A chat-like agent to recommend taxonomy edits (e.g., adding new nodes after a feature launch) although scoped as a P2 release due to implementation scoping.
Transparency features like impact previews of edits and audit logs for governance.
Testing with design partners showed strong positive reception: the new flows felt intuitive, business-aligned, and scalable, addressing long-standing frustrations.

Outcome
Improved classification quality: 25% improvement in recall, boosting coverage to 80%+.
Reduced noise & overlap: 40% fewer duplicate/overlapping reasons.
Taxonomy management efficiency: ~70% reduction in manual maintenance.
Business alignment: Teams could now structure taxonomy in ways that mirrored product/feature groups, improving self-serve insights.
Customer retention: Customers saw faster time-to-insight and fewer manual workflows, strengthening trust in the platform.

Takeaway
What worked: Moving from a flat to a hierarchical structure unlocked clarity and adoption.
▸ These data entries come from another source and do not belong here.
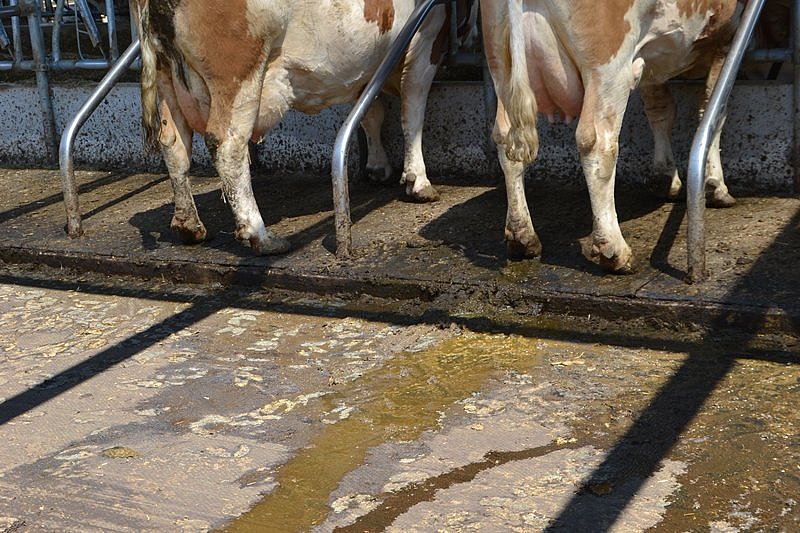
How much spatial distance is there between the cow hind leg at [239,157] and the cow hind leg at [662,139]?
1976 mm

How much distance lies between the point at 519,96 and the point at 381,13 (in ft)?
4.78

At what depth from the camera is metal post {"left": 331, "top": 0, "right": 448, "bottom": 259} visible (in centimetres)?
534

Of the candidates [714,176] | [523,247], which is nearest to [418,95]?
[523,247]

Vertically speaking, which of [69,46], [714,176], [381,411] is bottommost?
[381,411]

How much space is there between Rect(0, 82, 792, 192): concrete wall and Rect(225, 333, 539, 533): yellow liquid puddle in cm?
211

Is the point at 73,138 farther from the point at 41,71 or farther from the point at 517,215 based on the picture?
the point at 517,215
Pairing taxonomy with business alignment and AI-powered editing created immediate value.
What was missing: Migration of saved dashboards and feeds required heavy manual effort, flagged as an area for automation in the future.
Learnings: Complex re-architectures demand progressive disclosure in UX. By guiding users step-by-step (L1 <> L3, Theme <> Sub-theme), the system remained approachable despite its depth.